St. Gertrud (Köln)

aus Wikipedia, der freien Enzyklopädie
Die Giebelseiten der drei Kapellentürme schwingen etwas zurück und öffnen so den Raum für ein kleines Plätzchen vor der Kirche. Der Turm steht separat und ist im Obergeschoss mit der Kirche verbunden, im Januar 2009

St. Gertrud ist eine katholische Pfarrkirche im Agnesviertel der nördlichen Kölner Neustadt in unmittelbarer Nähe des Bahndamms. Sie wurde durch den Architekten Gottfried Böhm 1960 entworfen und in den Jahren 1962 bis 1965 erbaut. 1967 erhielt der Architekt für den Bau im Stil des Brutalismus mit seinen asymmetrischen Formen und der Ausführung in Beton den Kölner Architekturpreis.[1]

Lage und Baugeschichte

Bereits 1953 kaufte die Gemeinde St. Agnes ein Baugrundstück in dem eher einfachen Wohngebiet zwischen Krefelder Straße und dem Eisenbahndamm, eine nur 62 Meter breite Baulücke. Als im Jahr 1960 die Pfarrei St. Gertrud als eigenständige Gemeinde von St. Agnes abgespalten wurde, beauftragte der Kirchenvorstand Gottfried Böhm mit den Entwürfen für einen Kirchenneubau mit Pfarrzentrum auf dem bereits erworbenen Grundstück.

Nach dem Baubeginn 1962 wurde 1963 der Grundstein gelegt, ein Felsmonolith aus Westerwälder Trachyt. Am 13. Oktober 1965 wurde St. Gertrud geweiht und an die Gemeinde übergeben.

Baubeschreibung

Ansicht von der Bahnseite
Datei:St gertrud koeln innenraum 20090111.jpg
Im Innenraum schaffen Architektur und Beleuchtung ein höhlenartiges Ambiente.

Der Kirchenbau basiert auf einer vielseitigen und verwinkelten Grundfläche, die mehrfach vor- und zurückspringt. Hohe, außen in Waschbeton ausgeführte Wände gehen direkt in die spitze, gefältelte Dachkonstruktion über. Der 40 Meter hohe Turm, dessen Erdgeschoss eine Marienkapelle bildet, steht nördlich separat auf einer fünfeckigen Grundfläche und geht fließend in die Dreiecksflächen seiner Spitze über.
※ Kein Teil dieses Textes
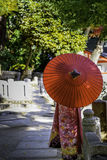Kimono Girl and Red Umbrella Stock Image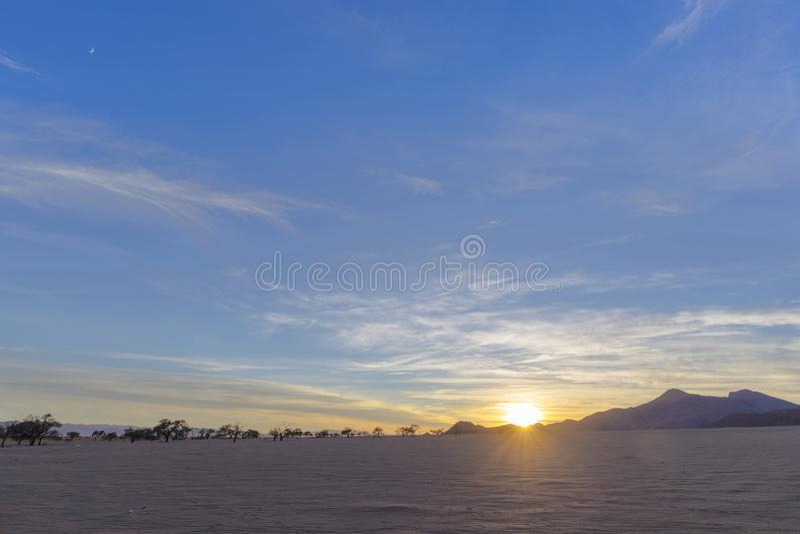 在贫瘠含沙区域的日出 免版税库存照片
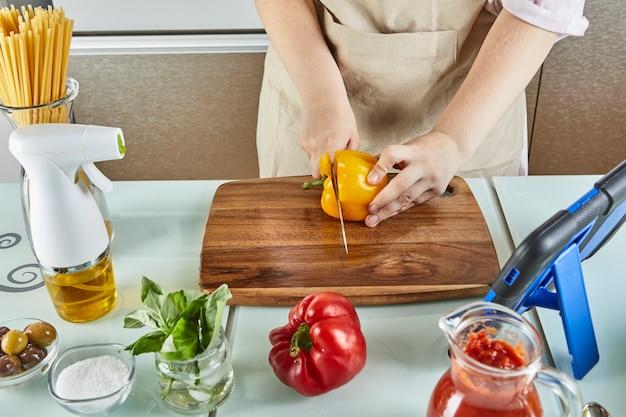 Teenager bereitet virtuelles online-seminar vor, schneidet gelben pfeffer, betrachtet digitale rezepte auf touchscreen-tablets, während er in der küche zu hause gesunde mahlzeiten zubereitet.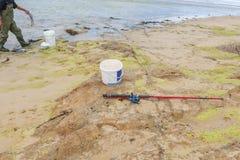 Una canna da pesca, un secchio e un pescatore su una spiaggia al minimo Immagini Stock Libere da Diritti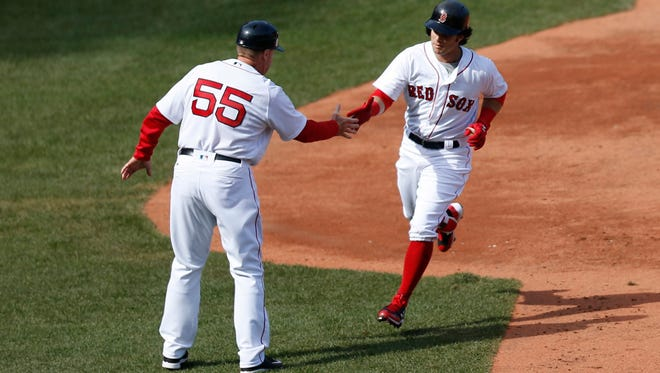 Boston Red Sox left fielder Andrew Benintendi (16) rounds third base after hitting a home run during the fifth inning against the Pittsburgh Pirates at Fenway Park on April 3.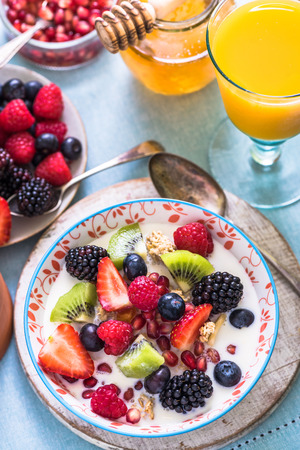 pommegranate: berries,kiwi, pommegranate seed in bowl, healthy breakfast concept Stock Photo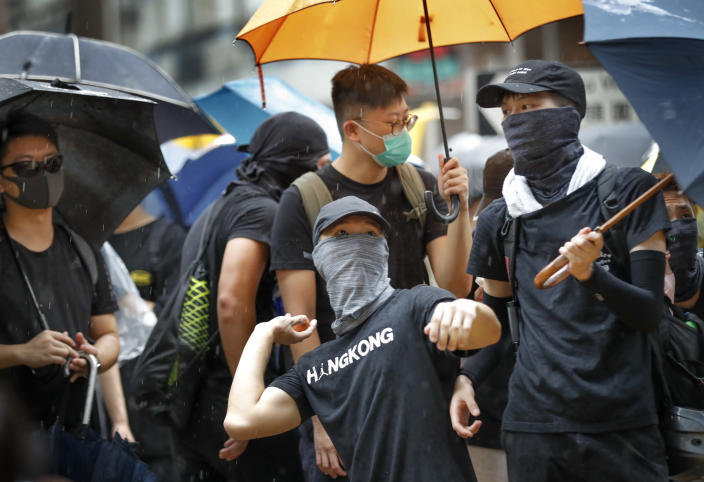 A protester prepares to throw an egg at a pro-government lawmaker during a march in Hong Kong Saturday, Aug. 17, 2019. Another weekend of protests got underway in the Chinese territory as Mainland Chinese police are holding drills in nearby Shenzhen, prompting speculation they could be sent in to suppress the protests. (AP Photo/Vincent Thian)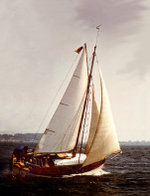 Traditional wooden cutter under sail.
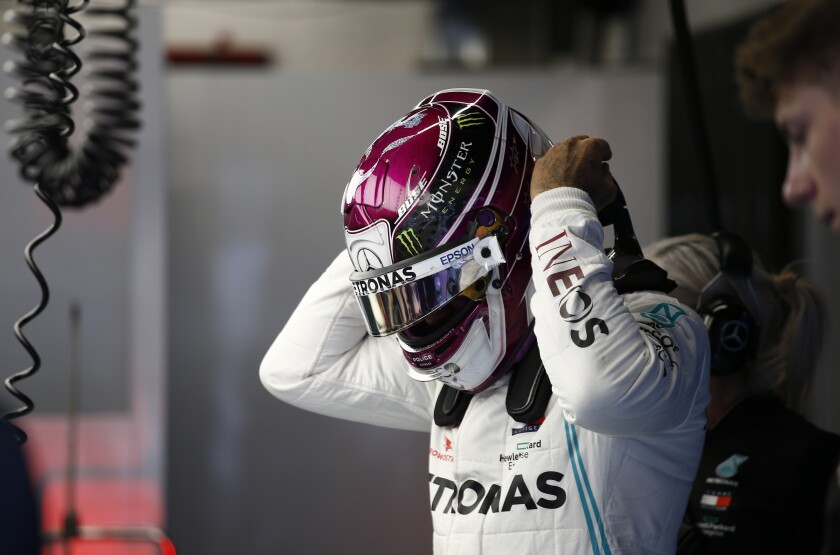 Mercedes driver Lewis Hamilton of Britain adjusts his helmet in the pit lane during the Formula One pre-season testing session at the Barcelona Catalunya racetrack in Montmelo, outside Barcelona, Spain, Friday, Feb. 28, 2020. (AP Photo/Joan Monfort)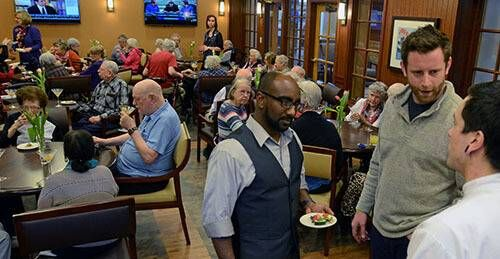 Al Baker and Ahmed Daoud interacting with Brookdale residents at a happy hour.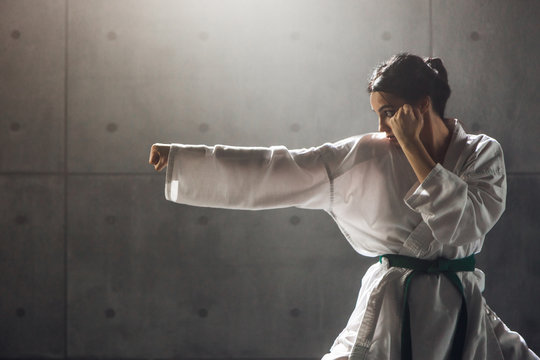 Martial arts Concept. Young woman in kimono practicing karate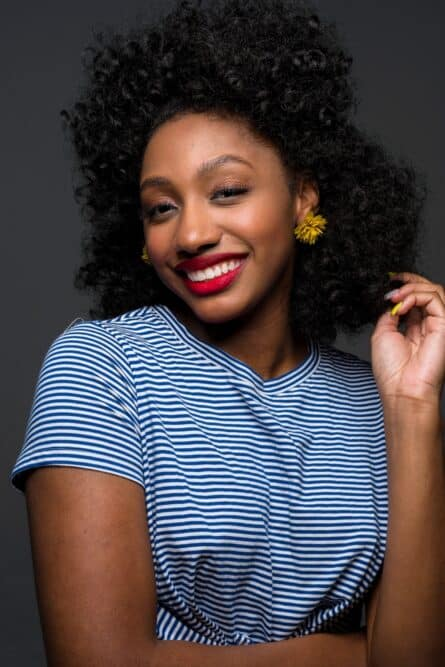 Cute African American female with natural black hair color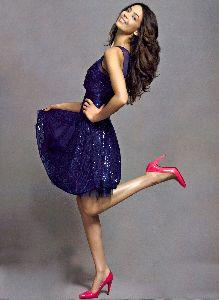 Azra Akin : large poster wearing a stylish purple dres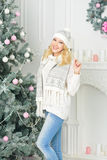 A blonde woman unwrapping colorfully packed New Year presents. Young girl in warm hat and sweater, standing next to a Christmas tree and smiling happily Stock Photos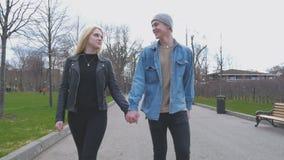 Os pares bonitos, louros novos e seu noivo estão andando no parque, guardando as mãos Vá à câmera Um bonito filme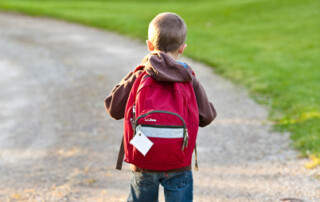 Young boy walking to school with backpack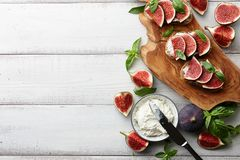 Bruschetta fresco dos figos, da manjericão e do queijo creme na tabela branca Fotografia de Stock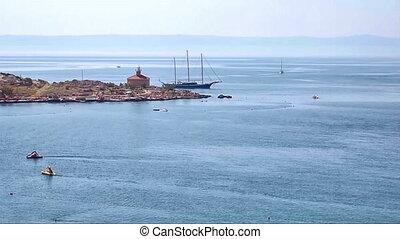 Sailing yacht near the lighthouse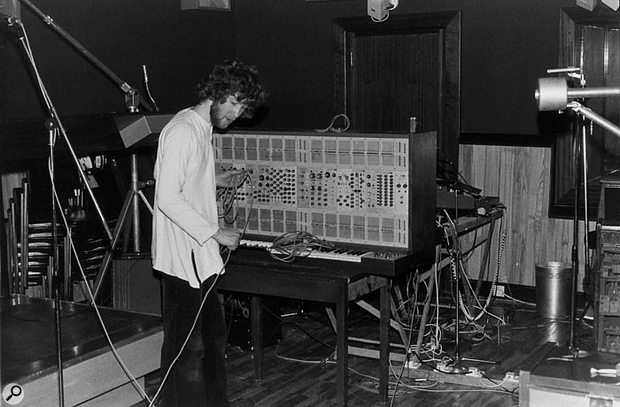 Assistant Ken Thomas sets up an ARP 2500 synth.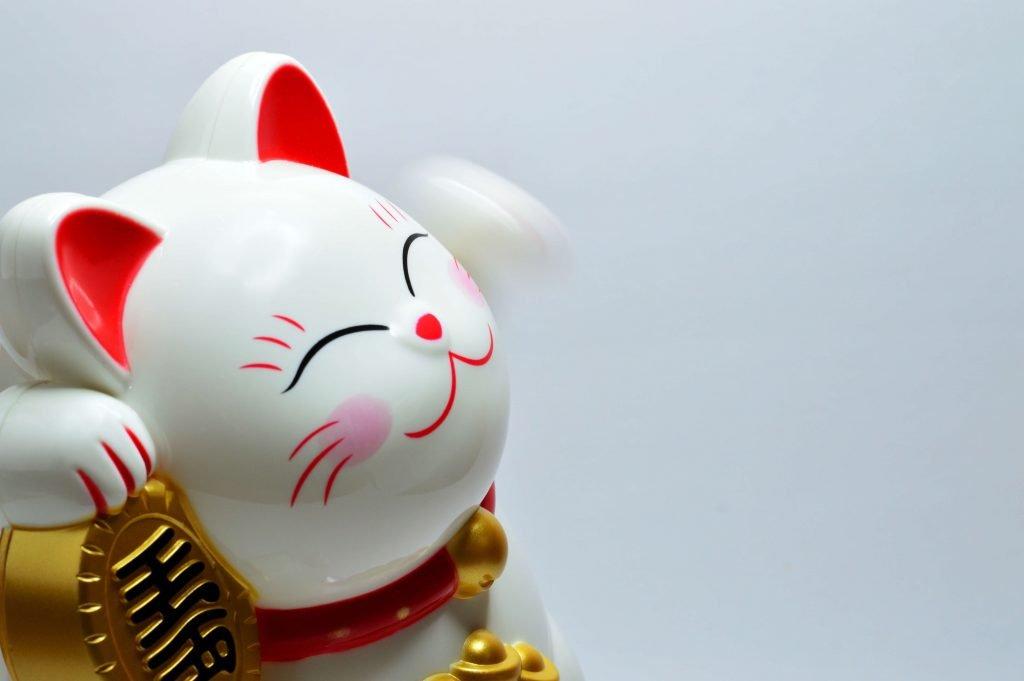cat figurine smiling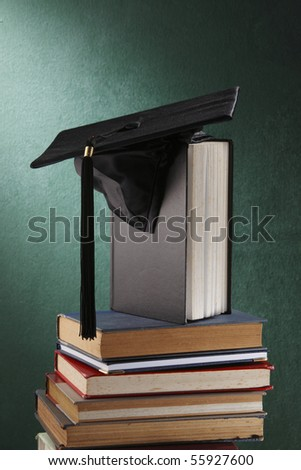 Graduation cap with book  in front of black board - stock photo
Zur Straße hin nach Osten ragen aus dem Kirchenraum drei hohe Kapellenanbauten heraus, die in spitzen Giebeln enden. Der nördlichste Vorsprung bildet den Eingangsbereich, der mittlere die Tauf- und der südlichste die Sakramentskapelle mit dem Tabernakel. Zum Süden hin buchtet sich der Chorraum aus. Die Westseite grenzt an die Bahnlinie.

Der Innenraum von St. Gertrud ist sparsam beleuchtet und erzeugt durch seine groben, verschachtelten Wände aus grobem Wasch- und Sichtbeton, die steil und offen in den offenen Dachraum übergehen, eine höhlenartiges Atmosphäre. Der monolithische Grundstein von 1963 liegt in der Wand eingebettet und ist sowohl an der Außenseite als auch an der Innenseite sichtbar, wo er als Weihwasserbecken dient.

Die Bodenfläche aus rotem Ziegel ist in zwei Ebenen untergliedert: auf einer Ebene führt an drei Seiten ein Umgang von der Orgelempore entlang der Kapellennischen zum großen Chor, über dem sich der Raum hoch ins Dunkel verliert. Der eigentliche Gemeinderaum liegt vier Stufen tiefer in der Mitte und wird quer zum Chor von den drei prismenförmigen Deckenreitern überspannt, die nach Westen hin zusammenlaufen.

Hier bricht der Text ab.